Engaging Younger People
This workbook by the Local Government Association is a tool for elected members wanting to understand more about how to engage young people in their ward. The goal is to involve the interests of young people to strengthen local democracy whilst delivering outcomes councillors aim to achieve.
This workbook by the Local Government Association is a tool for elected members wanting to understand more about how to engage young people in their ward. The goal is to involve the interests of young people to strengthen local democracy whilst delivering outcomes councillors aim to achieve. As a result, this can drive new solutions and generate decisions that benefit a range of people.
The workbook is outlined in four main parts:
- Gaining a fuller understanding of young people in your ward
This section defines youth as well as democratic engagement. It also encourages use of local data (on ward level) to help the understanding of which issues are affecting the local youth. The section gives guidance on youth representative structures and states that young people are often also engaged through public and social participation methods. Lastly, it explains how youth forums act as a hub for youth engagement and provides an exercise for the reader, asking them to think about how they can improve engagement of young people.
- Engaging young people in local elections
This section begins with outlining the key barriers for young people participating in elections which are:
- Too much focus on politics of the specific party rather than actual issues.
- Limited knowledge about how the election process works.
- Believing that government (local and national) does not have implications on their lives.
- Thinking that elections are an inconvenience to them.
It then presents some facts around young people and voting (registered voters, turnout etc.), and a case study about how to get young people into the habit of voting.
- The benefits of youth engagement
This section outlines the benefits of youth engagement by presenting information on children’s rights and young people’s right to be heard. It also looks at information about how involving children and young people in decision-making can be of benefit as well as the benefits of valuing young voices. It then presents a case study focusing on engaging young people with disabilities in service design and one about involving young people in scrutiny. The section ends with an exercise about reflecting on issues young people are facing, and what the reader can do about them as well as how the issues could be improved by involving young people.
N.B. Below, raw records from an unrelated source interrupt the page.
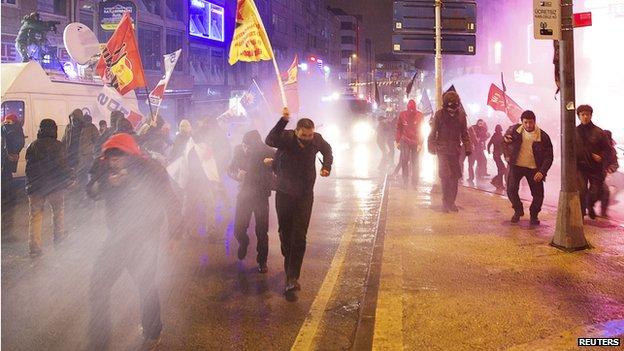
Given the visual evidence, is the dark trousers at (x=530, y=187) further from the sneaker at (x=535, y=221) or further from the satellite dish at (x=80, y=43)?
the satellite dish at (x=80, y=43)

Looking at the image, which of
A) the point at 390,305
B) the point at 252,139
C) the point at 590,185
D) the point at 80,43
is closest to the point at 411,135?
the point at 590,185

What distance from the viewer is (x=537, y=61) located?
47250 mm

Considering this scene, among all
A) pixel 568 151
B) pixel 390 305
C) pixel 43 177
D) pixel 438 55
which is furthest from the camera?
pixel 438 55

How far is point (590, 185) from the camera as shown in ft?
29.4

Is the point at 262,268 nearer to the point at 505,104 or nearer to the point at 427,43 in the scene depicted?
the point at 427,43

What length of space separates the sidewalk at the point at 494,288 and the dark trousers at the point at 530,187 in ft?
1.03

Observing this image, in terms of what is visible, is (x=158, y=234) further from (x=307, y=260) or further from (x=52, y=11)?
(x=52, y=11)

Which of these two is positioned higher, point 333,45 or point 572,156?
point 333,45

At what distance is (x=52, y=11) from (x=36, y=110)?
12.6 meters

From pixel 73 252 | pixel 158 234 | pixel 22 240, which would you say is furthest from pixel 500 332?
pixel 22 240

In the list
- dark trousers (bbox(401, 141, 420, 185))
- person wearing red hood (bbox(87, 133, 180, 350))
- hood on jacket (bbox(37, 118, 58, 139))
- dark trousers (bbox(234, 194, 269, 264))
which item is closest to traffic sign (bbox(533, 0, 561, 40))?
dark trousers (bbox(234, 194, 269, 264))

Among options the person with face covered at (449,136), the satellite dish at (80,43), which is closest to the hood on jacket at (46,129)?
the person with face covered at (449,136)

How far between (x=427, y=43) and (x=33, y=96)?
9.15 meters

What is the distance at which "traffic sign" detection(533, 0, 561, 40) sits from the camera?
270 inches
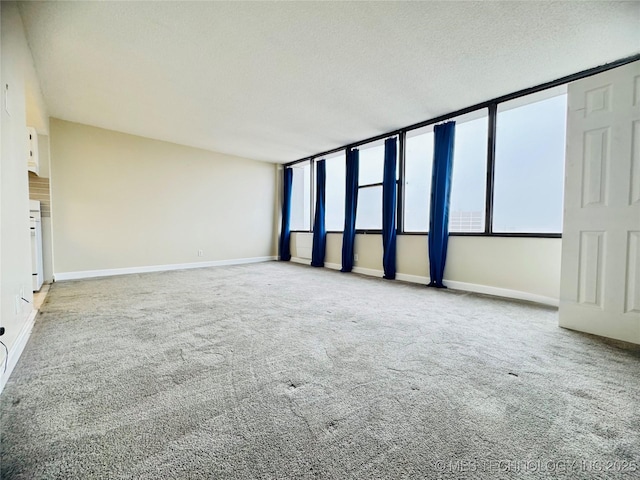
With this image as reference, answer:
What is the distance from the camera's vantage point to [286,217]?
678cm

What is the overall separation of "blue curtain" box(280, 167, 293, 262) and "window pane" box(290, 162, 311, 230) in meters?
0.18

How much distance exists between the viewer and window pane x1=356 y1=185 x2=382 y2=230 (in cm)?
497

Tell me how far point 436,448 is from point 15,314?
2.61 metres

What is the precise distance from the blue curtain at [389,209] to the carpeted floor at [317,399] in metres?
2.04

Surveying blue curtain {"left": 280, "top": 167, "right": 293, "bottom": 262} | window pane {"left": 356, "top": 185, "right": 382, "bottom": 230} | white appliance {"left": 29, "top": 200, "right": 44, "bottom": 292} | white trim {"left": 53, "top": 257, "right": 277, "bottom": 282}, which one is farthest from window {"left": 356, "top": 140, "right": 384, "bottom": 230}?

- Creating meaningful youth participation
This section starts with defining youth participation as well as outlining a set of guidance points on how to engage young people. It also presents an adapted version of the ladder of participation, ‘Roger Hart’s ladder of young people’s participation’ and highlights barriers to engaging young people. It then presents a case study about how to get young people engaged with local democracy, followed by an exercise on creating meaningful participation.
Thereafter, the workbook presents guidance on how to put these aspects into practice as well as what the next steps are. These include both case studies and exercises guiding the reader through the remainder of the document. It concludes with some quotations about children, young people and participation that sum up the key ideas of the workbook.